Rawdon Briggs

Personal information
- Born: 30 December 1853 Warkworth, Northumberland, England
- Died: 21 August 1936 (aged 82) Bedford, Bedfordshire, England
- Batting: Right-handed
- Bowling: Right-arm roundarm fast

Domestic team information
- 1875–1876: Oxford University

Career statistics
| Competition | First-class |
| Matches | 10 |
| Runs scored | 342 |
| Batting average | 21.37 |
| 100s/50s | 0/1 |
| Top score | 71 |
| Catches/stumpings | 8/– |
- Source: Cricinfo, 13 January 2020

= Rawdon Briggs (cricketer) =

English cricketer and clergyman

Rawdon Briggs (30 December 1853 – 21 August 1936) was an English first-class cricketer and clergyman.
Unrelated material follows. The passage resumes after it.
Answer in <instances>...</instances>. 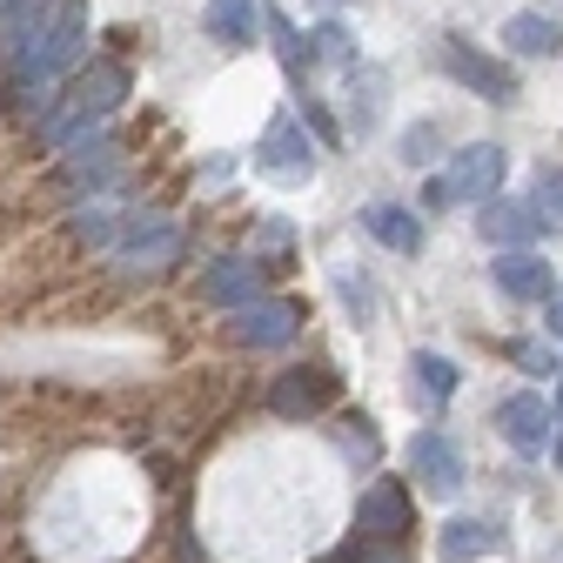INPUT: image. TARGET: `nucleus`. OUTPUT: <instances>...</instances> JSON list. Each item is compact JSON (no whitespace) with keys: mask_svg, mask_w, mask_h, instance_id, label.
Instances as JSON below:
<instances>
[{"mask_svg":"<svg viewBox=\"0 0 563 563\" xmlns=\"http://www.w3.org/2000/svg\"><path fill=\"white\" fill-rule=\"evenodd\" d=\"M309 60H356V41H349V27H335V21H322L316 34H309Z\"/></svg>","mask_w":563,"mask_h":563,"instance_id":"nucleus-23","label":"nucleus"},{"mask_svg":"<svg viewBox=\"0 0 563 563\" xmlns=\"http://www.w3.org/2000/svg\"><path fill=\"white\" fill-rule=\"evenodd\" d=\"M497 289H504L510 302H550L556 275H550V262H543V255L517 249V255H497Z\"/></svg>","mask_w":563,"mask_h":563,"instance_id":"nucleus-13","label":"nucleus"},{"mask_svg":"<svg viewBox=\"0 0 563 563\" xmlns=\"http://www.w3.org/2000/svg\"><path fill=\"white\" fill-rule=\"evenodd\" d=\"M8 8H14V0H0V14H8Z\"/></svg>","mask_w":563,"mask_h":563,"instance_id":"nucleus-29","label":"nucleus"},{"mask_svg":"<svg viewBox=\"0 0 563 563\" xmlns=\"http://www.w3.org/2000/svg\"><path fill=\"white\" fill-rule=\"evenodd\" d=\"M363 229H369L383 249H396V255H416V249H422L416 216H409V208H396V201H369V208H363Z\"/></svg>","mask_w":563,"mask_h":563,"instance_id":"nucleus-15","label":"nucleus"},{"mask_svg":"<svg viewBox=\"0 0 563 563\" xmlns=\"http://www.w3.org/2000/svg\"><path fill=\"white\" fill-rule=\"evenodd\" d=\"M443 563H476V556H489L497 550V530L489 523H476V517H456V523H443Z\"/></svg>","mask_w":563,"mask_h":563,"instance_id":"nucleus-18","label":"nucleus"},{"mask_svg":"<svg viewBox=\"0 0 563 563\" xmlns=\"http://www.w3.org/2000/svg\"><path fill=\"white\" fill-rule=\"evenodd\" d=\"M530 216H537V229H563V175H543V181H537Z\"/></svg>","mask_w":563,"mask_h":563,"instance_id":"nucleus-24","label":"nucleus"},{"mask_svg":"<svg viewBox=\"0 0 563 563\" xmlns=\"http://www.w3.org/2000/svg\"><path fill=\"white\" fill-rule=\"evenodd\" d=\"M409 470L430 483L437 497H450V489L463 483V450L450 437H437V430H422V437H409Z\"/></svg>","mask_w":563,"mask_h":563,"instance_id":"nucleus-12","label":"nucleus"},{"mask_svg":"<svg viewBox=\"0 0 563 563\" xmlns=\"http://www.w3.org/2000/svg\"><path fill=\"white\" fill-rule=\"evenodd\" d=\"M443 67H450V75H456L476 101H510V95H517V75H510V67H504L497 54L470 47V41H450V47H443Z\"/></svg>","mask_w":563,"mask_h":563,"instance_id":"nucleus-8","label":"nucleus"},{"mask_svg":"<svg viewBox=\"0 0 563 563\" xmlns=\"http://www.w3.org/2000/svg\"><path fill=\"white\" fill-rule=\"evenodd\" d=\"M316 8H342V0H316Z\"/></svg>","mask_w":563,"mask_h":563,"instance_id":"nucleus-27","label":"nucleus"},{"mask_svg":"<svg viewBox=\"0 0 563 563\" xmlns=\"http://www.w3.org/2000/svg\"><path fill=\"white\" fill-rule=\"evenodd\" d=\"M383 75H376V67H363V75H349V101H356V108H349V128H356V134H369L376 128V114H383Z\"/></svg>","mask_w":563,"mask_h":563,"instance_id":"nucleus-21","label":"nucleus"},{"mask_svg":"<svg viewBox=\"0 0 563 563\" xmlns=\"http://www.w3.org/2000/svg\"><path fill=\"white\" fill-rule=\"evenodd\" d=\"M222 396H229V369H195L168 402H162V422H175V430H201V422H216L222 416Z\"/></svg>","mask_w":563,"mask_h":563,"instance_id":"nucleus-7","label":"nucleus"},{"mask_svg":"<svg viewBox=\"0 0 563 563\" xmlns=\"http://www.w3.org/2000/svg\"><path fill=\"white\" fill-rule=\"evenodd\" d=\"M335 369H322V363H302V369H289L275 389H268V409L282 416V422H316L329 402H335Z\"/></svg>","mask_w":563,"mask_h":563,"instance_id":"nucleus-5","label":"nucleus"},{"mask_svg":"<svg viewBox=\"0 0 563 563\" xmlns=\"http://www.w3.org/2000/svg\"><path fill=\"white\" fill-rule=\"evenodd\" d=\"M416 530V497H409V483H396V476H376L363 497H356V537L363 543H402Z\"/></svg>","mask_w":563,"mask_h":563,"instance_id":"nucleus-2","label":"nucleus"},{"mask_svg":"<svg viewBox=\"0 0 563 563\" xmlns=\"http://www.w3.org/2000/svg\"><path fill=\"white\" fill-rule=\"evenodd\" d=\"M409 369H416V389L430 396L437 409L450 402V389H456V363H450V356H437V349H416V356H409Z\"/></svg>","mask_w":563,"mask_h":563,"instance_id":"nucleus-20","label":"nucleus"},{"mask_svg":"<svg viewBox=\"0 0 563 563\" xmlns=\"http://www.w3.org/2000/svg\"><path fill=\"white\" fill-rule=\"evenodd\" d=\"M262 27V0H208V34L222 47H249Z\"/></svg>","mask_w":563,"mask_h":563,"instance_id":"nucleus-16","label":"nucleus"},{"mask_svg":"<svg viewBox=\"0 0 563 563\" xmlns=\"http://www.w3.org/2000/svg\"><path fill=\"white\" fill-rule=\"evenodd\" d=\"M504 47H517V54H530V60H550V54H563V34H556V21H543V14H510V21H504Z\"/></svg>","mask_w":563,"mask_h":563,"instance_id":"nucleus-17","label":"nucleus"},{"mask_svg":"<svg viewBox=\"0 0 563 563\" xmlns=\"http://www.w3.org/2000/svg\"><path fill=\"white\" fill-rule=\"evenodd\" d=\"M556 463H563V437H556Z\"/></svg>","mask_w":563,"mask_h":563,"instance_id":"nucleus-28","label":"nucleus"},{"mask_svg":"<svg viewBox=\"0 0 563 563\" xmlns=\"http://www.w3.org/2000/svg\"><path fill=\"white\" fill-rule=\"evenodd\" d=\"M543 309H550V335L563 342V289H550V302H543Z\"/></svg>","mask_w":563,"mask_h":563,"instance_id":"nucleus-26","label":"nucleus"},{"mask_svg":"<svg viewBox=\"0 0 563 563\" xmlns=\"http://www.w3.org/2000/svg\"><path fill=\"white\" fill-rule=\"evenodd\" d=\"M201 302H216V309H249V302H262V262L249 255H229V262H216L201 275V289H195Z\"/></svg>","mask_w":563,"mask_h":563,"instance_id":"nucleus-11","label":"nucleus"},{"mask_svg":"<svg viewBox=\"0 0 563 563\" xmlns=\"http://www.w3.org/2000/svg\"><path fill=\"white\" fill-rule=\"evenodd\" d=\"M268 21V41H275V54H282V67H289V75H309V47L296 41V27L282 21V14H262Z\"/></svg>","mask_w":563,"mask_h":563,"instance_id":"nucleus-22","label":"nucleus"},{"mask_svg":"<svg viewBox=\"0 0 563 563\" xmlns=\"http://www.w3.org/2000/svg\"><path fill=\"white\" fill-rule=\"evenodd\" d=\"M309 168H316V148H309V134H302V121L296 114H282V121H268V134L255 141V175H268V181H309Z\"/></svg>","mask_w":563,"mask_h":563,"instance_id":"nucleus-3","label":"nucleus"},{"mask_svg":"<svg viewBox=\"0 0 563 563\" xmlns=\"http://www.w3.org/2000/svg\"><path fill=\"white\" fill-rule=\"evenodd\" d=\"M483 235L497 242L504 255H517V249H530L543 229H537V216H530V201H489V208H483Z\"/></svg>","mask_w":563,"mask_h":563,"instance_id":"nucleus-14","label":"nucleus"},{"mask_svg":"<svg viewBox=\"0 0 563 563\" xmlns=\"http://www.w3.org/2000/svg\"><path fill=\"white\" fill-rule=\"evenodd\" d=\"M121 101H128V67H121V60H95L88 75L60 95V108L41 121V141L67 148V141H75L88 121H101V114H108V108H121Z\"/></svg>","mask_w":563,"mask_h":563,"instance_id":"nucleus-1","label":"nucleus"},{"mask_svg":"<svg viewBox=\"0 0 563 563\" xmlns=\"http://www.w3.org/2000/svg\"><path fill=\"white\" fill-rule=\"evenodd\" d=\"M88 47V0H60L47 34H41V54H27V81H47L60 67H75Z\"/></svg>","mask_w":563,"mask_h":563,"instance_id":"nucleus-4","label":"nucleus"},{"mask_svg":"<svg viewBox=\"0 0 563 563\" xmlns=\"http://www.w3.org/2000/svg\"><path fill=\"white\" fill-rule=\"evenodd\" d=\"M497 430H504V443H517V456H537V450L550 443V402H543L537 389L504 396V402H497Z\"/></svg>","mask_w":563,"mask_h":563,"instance_id":"nucleus-10","label":"nucleus"},{"mask_svg":"<svg viewBox=\"0 0 563 563\" xmlns=\"http://www.w3.org/2000/svg\"><path fill=\"white\" fill-rule=\"evenodd\" d=\"M342 450H349V456H356V450H363V456H376V437L363 430V416H349V430H342Z\"/></svg>","mask_w":563,"mask_h":563,"instance_id":"nucleus-25","label":"nucleus"},{"mask_svg":"<svg viewBox=\"0 0 563 563\" xmlns=\"http://www.w3.org/2000/svg\"><path fill=\"white\" fill-rule=\"evenodd\" d=\"M175 255H181V235L175 229H148V235H128L121 242V262L128 268H168Z\"/></svg>","mask_w":563,"mask_h":563,"instance_id":"nucleus-19","label":"nucleus"},{"mask_svg":"<svg viewBox=\"0 0 563 563\" xmlns=\"http://www.w3.org/2000/svg\"><path fill=\"white\" fill-rule=\"evenodd\" d=\"M296 329H302V302H282V296H262V302L235 309V322H229V335L249 349H282Z\"/></svg>","mask_w":563,"mask_h":563,"instance_id":"nucleus-9","label":"nucleus"},{"mask_svg":"<svg viewBox=\"0 0 563 563\" xmlns=\"http://www.w3.org/2000/svg\"><path fill=\"white\" fill-rule=\"evenodd\" d=\"M497 188H504V148L497 141H470V148H456V162L443 175L450 201H497Z\"/></svg>","mask_w":563,"mask_h":563,"instance_id":"nucleus-6","label":"nucleus"}]
</instances>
The son of Rawdon Briggs senior, he was born in December 1853 at Warkworth, Northumberland. He was educated at Winchester College, before going up to St John's College, Oxford. While studying at Oxford, Briggs played first-class cricket for Oxford University in 1874 and 1875, making ten appearances. He scored 342 runs in his ten first-class matches, at an average of 21.37 and with a highest score of 71. After graduating from Oxford, he took holy orders in the Anglican Church. He was the canon of All Saints, Bradford from 1877–82 and was the vicar there from 1882. Briggs died at Bedford in August 1936.